PROVIDED DATA:
"""

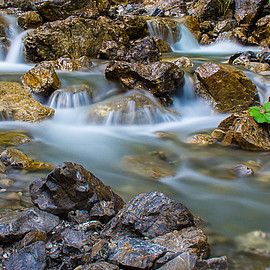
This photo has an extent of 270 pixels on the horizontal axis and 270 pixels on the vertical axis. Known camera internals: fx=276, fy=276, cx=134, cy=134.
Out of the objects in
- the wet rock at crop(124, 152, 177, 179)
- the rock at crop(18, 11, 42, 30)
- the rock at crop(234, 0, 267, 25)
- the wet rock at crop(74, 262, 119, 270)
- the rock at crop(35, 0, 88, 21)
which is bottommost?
the wet rock at crop(124, 152, 177, 179)

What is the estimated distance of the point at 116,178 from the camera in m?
4.04

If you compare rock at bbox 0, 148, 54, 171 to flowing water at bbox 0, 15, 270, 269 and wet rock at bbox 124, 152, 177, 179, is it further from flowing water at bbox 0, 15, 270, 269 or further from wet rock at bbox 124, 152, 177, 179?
wet rock at bbox 124, 152, 177, 179

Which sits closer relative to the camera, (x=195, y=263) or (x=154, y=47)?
(x=195, y=263)

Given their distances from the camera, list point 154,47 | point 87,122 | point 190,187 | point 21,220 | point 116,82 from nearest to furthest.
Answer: point 21,220 < point 190,187 < point 87,122 < point 116,82 < point 154,47

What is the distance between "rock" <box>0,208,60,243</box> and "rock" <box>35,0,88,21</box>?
11.9m

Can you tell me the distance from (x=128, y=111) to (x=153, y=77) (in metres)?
1.23

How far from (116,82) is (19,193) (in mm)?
5528

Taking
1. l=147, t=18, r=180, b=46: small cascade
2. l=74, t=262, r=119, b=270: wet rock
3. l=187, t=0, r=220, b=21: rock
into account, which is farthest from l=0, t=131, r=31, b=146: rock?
l=187, t=0, r=220, b=21: rock

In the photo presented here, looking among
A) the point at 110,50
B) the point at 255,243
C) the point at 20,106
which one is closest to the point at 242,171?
the point at 255,243

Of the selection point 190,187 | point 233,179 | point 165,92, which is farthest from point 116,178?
point 165,92

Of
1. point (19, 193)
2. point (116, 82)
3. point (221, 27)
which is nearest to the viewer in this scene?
point (19, 193)

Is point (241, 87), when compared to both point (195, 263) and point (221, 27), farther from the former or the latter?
point (221, 27)

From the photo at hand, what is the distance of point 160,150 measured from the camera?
5383 millimetres

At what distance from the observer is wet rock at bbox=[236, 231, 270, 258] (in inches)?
94.3
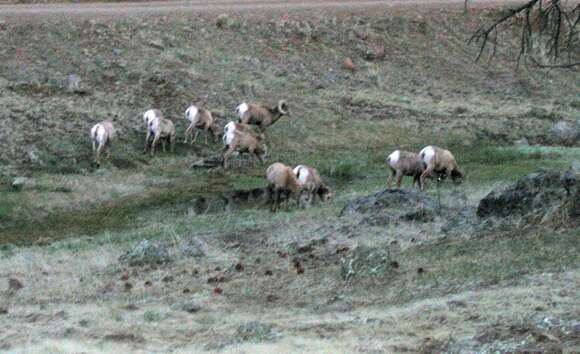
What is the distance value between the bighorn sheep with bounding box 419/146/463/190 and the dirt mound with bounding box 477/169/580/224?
24.9ft

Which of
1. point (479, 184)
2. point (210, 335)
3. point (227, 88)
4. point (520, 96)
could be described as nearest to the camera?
point (210, 335)

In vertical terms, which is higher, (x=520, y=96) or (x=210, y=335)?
(x=210, y=335)

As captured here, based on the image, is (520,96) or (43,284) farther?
(520,96)

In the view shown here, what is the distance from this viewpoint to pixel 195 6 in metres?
38.1

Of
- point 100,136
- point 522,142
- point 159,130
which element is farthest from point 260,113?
point 522,142

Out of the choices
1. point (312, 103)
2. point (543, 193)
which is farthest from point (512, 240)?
point (312, 103)

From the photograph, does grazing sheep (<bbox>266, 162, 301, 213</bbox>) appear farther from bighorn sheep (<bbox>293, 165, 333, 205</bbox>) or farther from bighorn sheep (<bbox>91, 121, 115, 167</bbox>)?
bighorn sheep (<bbox>91, 121, 115, 167</bbox>)

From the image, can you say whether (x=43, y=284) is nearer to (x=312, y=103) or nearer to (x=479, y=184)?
(x=479, y=184)

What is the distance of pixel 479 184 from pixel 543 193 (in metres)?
8.07

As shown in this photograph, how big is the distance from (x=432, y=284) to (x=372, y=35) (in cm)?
2636

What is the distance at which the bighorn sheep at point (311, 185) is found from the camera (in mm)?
22125

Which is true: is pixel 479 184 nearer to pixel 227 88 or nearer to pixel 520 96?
pixel 227 88

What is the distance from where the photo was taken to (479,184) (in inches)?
Result: 867

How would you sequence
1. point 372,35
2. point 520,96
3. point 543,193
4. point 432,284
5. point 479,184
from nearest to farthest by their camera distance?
1. point 432,284
2. point 543,193
3. point 479,184
4. point 520,96
5. point 372,35
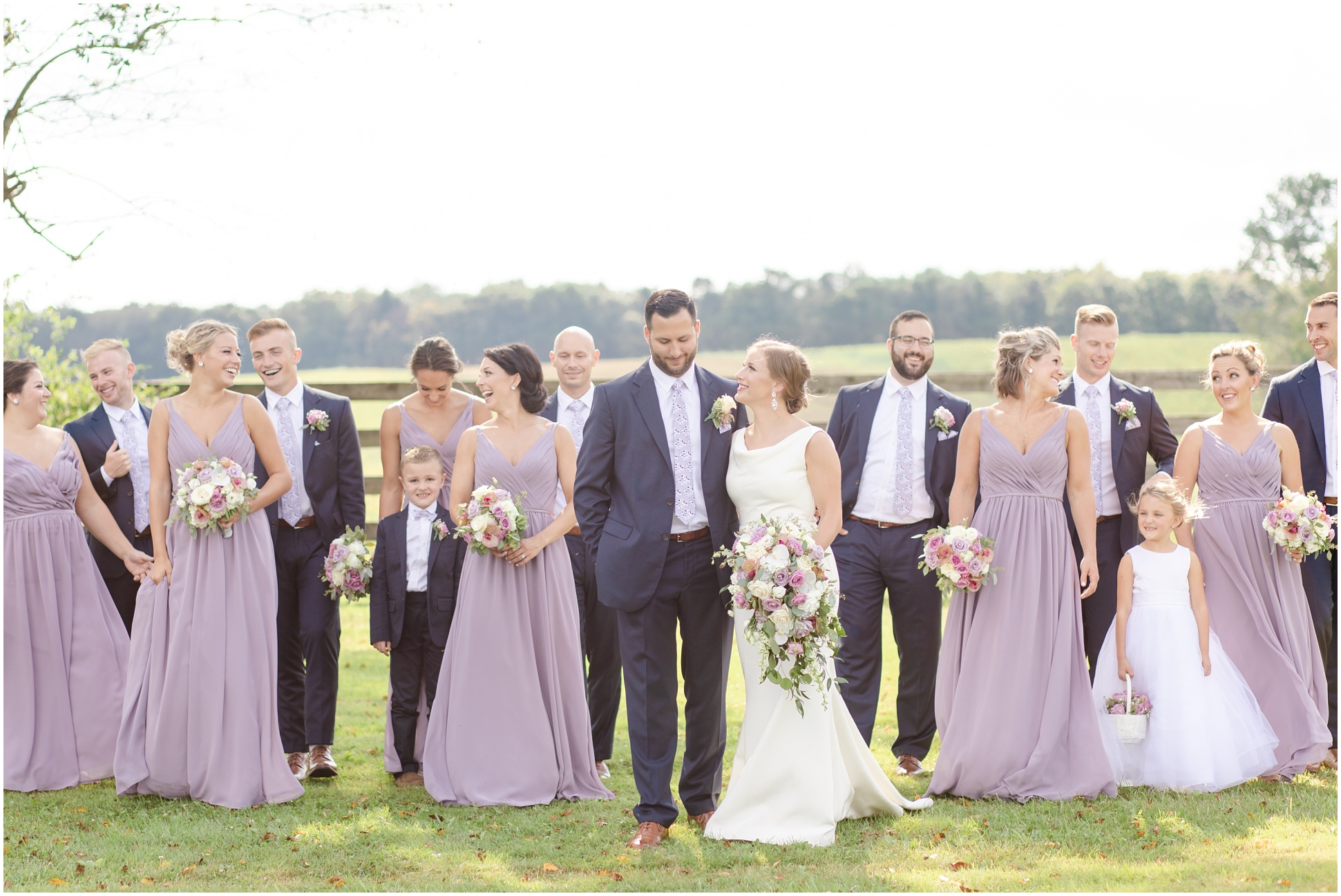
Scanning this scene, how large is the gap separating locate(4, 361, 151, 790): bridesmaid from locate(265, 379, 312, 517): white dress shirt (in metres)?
0.93

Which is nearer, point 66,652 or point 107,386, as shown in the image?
point 66,652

"""

TASK DIRECTIONS: Format every row above as a numbered list, one line per item, with blank lines skipped and the pictures left out.

WORKED ANSWER:
1. This photo has an extent of 270 pixels on the horizontal axis and 270 pixels on the vertical axis. Known camera internals: fx=276, fy=276, cx=134, cy=134.
2. Out of the objects in
3. - the wet rock at crop(124, 152, 177, 179)
4. - the rock at crop(18, 11, 42, 30)
5. - the rock at crop(234, 0, 267, 25)
6. - the wet rock at crop(74, 262, 119, 270)
7. - the rock at crop(35, 0, 88, 21)
8. which is bottommost?
9. the wet rock at crop(124, 152, 177, 179)
10. What is the estimated distance of the point at 116,178 from the camera in m?
11. 4.04
12. If you compare rock at bbox 0, 148, 54, 171 to flowing water at bbox 0, 15, 270, 269 and wet rock at bbox 124, 152, 177, 179, is it further from flowing water at bbox 0, 15, 270, 269 or further from wet rock at bbox 124, 152, 177, 179?
13. wet rock at bbox 124, 152, 177, 179
14. Which sits closer relative to the camera, (x=195, y=263) or (x=154, y=47)?
15. (x=195, y=263)
16. Given their distances from the camera, list point 154,47 | point 87,122 | point 190,187 | point 21,220 | point 116,82 from nearest to furthest.
17. Answer: point 21,220 < point 190,187 < point 87,122 < point 116,82 < point 154,47
18. What is the distance between "rock" <box>0,208,60,243</box> and "rock" <box>35,0,88,21</box>?
19. 11.9m
20. Can you tell me the distance from (x=128, y=111) to (x=153, y=77) (in metres)?
21. 1.23
22. How far from (116,82) is (19,193) (in mm)?
23. 5528
24. Taking
25. 1. l=147, t=18, r=180, b=46: small cascade
26. 2. l=74, t=262, r=119, b=270: wet rock
27. 3. l=187, t=0, r=220, b=21: rock
28. into account, which is farthest from l=0, t=131, r=31, b=146: rock?
29. l=187, t=0, r=220, b=21: rock
30. In the photo presented here, looking among
31. A) the point at 110,50
32. B) the point at 255,243
33. C) the point at 20,106
34. which one is closest to the point at 242,171?
35. the point at 255,243
36. Of the selection point 190,187 | point 233,179 | point 165,92, which is farthest from point 116,178?
37. point 165,92
38. Of
39. 1. point (19, 193)
40. 2. point (116, 82)
41. 3. point (221, 27)
42. which is nearest to the viewer in this scene?
43. point (19, 193)
44. Is point (241, 87), when compared to both point (195, 263) and point (221, 27), farther from the former or the latter?
45. point (221, 27)
46. From the photo at hand, what is the distance of point 160,150 measured from the camera?
47. 5383 millimetres
48. At what distance from the observer is wet rock at bbox=[236, 231, 270, 258] (in inches)?
49. 94.3
50. What is the distance value between the bighorn sheep with bounding box 419/146/463/190 and the dirt mound with bounding box 477/169/580/224?
51. 24.9ft
52. Which of
53. 1. point (479, 184)
54. 2. point (210, 335)
55. 3. point (227, 88)
56. 4. point (520, 96)
57. could be described as nearest to the camera?
58. point (210, 335)
59. In vertical terms, which is higher, (x=520, y=96) or (x=210, y=335)?
60. (x=210, y=335)
61. As captured here, based on the image, is (520,96) or (43,284) farther?
62. (520,96)
63. In the view shown here, what is the distance from this viewpoint to pixel 195 6 in metres?
64. 38.1
65. Of
66. - point 100,136
67. - point 522,142
68. - point 159,130
69. which element is farthest from point 260,113?
70. point 522,142
71. Out of the choices
72. 1. point (312, 103)
73. 2. point (543, 193)
74. which is farthest from point (512, 240)?
75. point (312, 103)
76. From the photograph, does grazing sheep (<bbox>266, 162, 301, 213</bbox>) appear farther from bighorn sheep (<bbox>293, 165, 333, 205</bbox>) or farther from bighorn sheep (<bbox>91, 121, 115, 167</bbox>)?
77. bighorn sheep (<bbox>91, 121, 115, 167</bbox>)
78. From the image, can you say whether (x=43, y=284) is nearer to (x=312, y=103) or nearer to (x=479, y=184)?
79. (x=479, y=184)
80. What is the distance of pixel 479 184 from pixel 543 193 (in metres)?
81. 8.07
82. As shown in this photograph, how big is the distance from (x=432, y=284) to (x=372, y=35) (in cm)?
83. 2636
84. What is the distance at which the bighorn sheep at point (311, 185) is found from the camera (in mm)?
85. 22125
86. Which is true: is pixel 479 184 nearer to pixel 227 88 or nearer to pixel 520 96?
87. pixel 227 88
88. What is the distance from where the photo was taken to (479,184) (in inches)?
89. Result: 867
90. How would you sequence
91. 1. point 372,35
92. 2. point 520,96
93. 3. point 543,193
94. 4. point 432,284
95. 5. point 479,184
96. from nearest to farthest by their camera distance?
97. 1. point 432,284
98. 2. point 543,193
99. 3. point 479,184
100. 4. point 520,96
101. 5. point 372,35
102. Scanning this scene, how large is the gap separating locate(4, 361, 151, 790): bridesmaid from locate(265, 379, 312, 517): white dress shirt (in metres)?
103. 0.93
104. Which is nearer, point 66,652 or point 107,386, as shown in the image?
105. point 66,652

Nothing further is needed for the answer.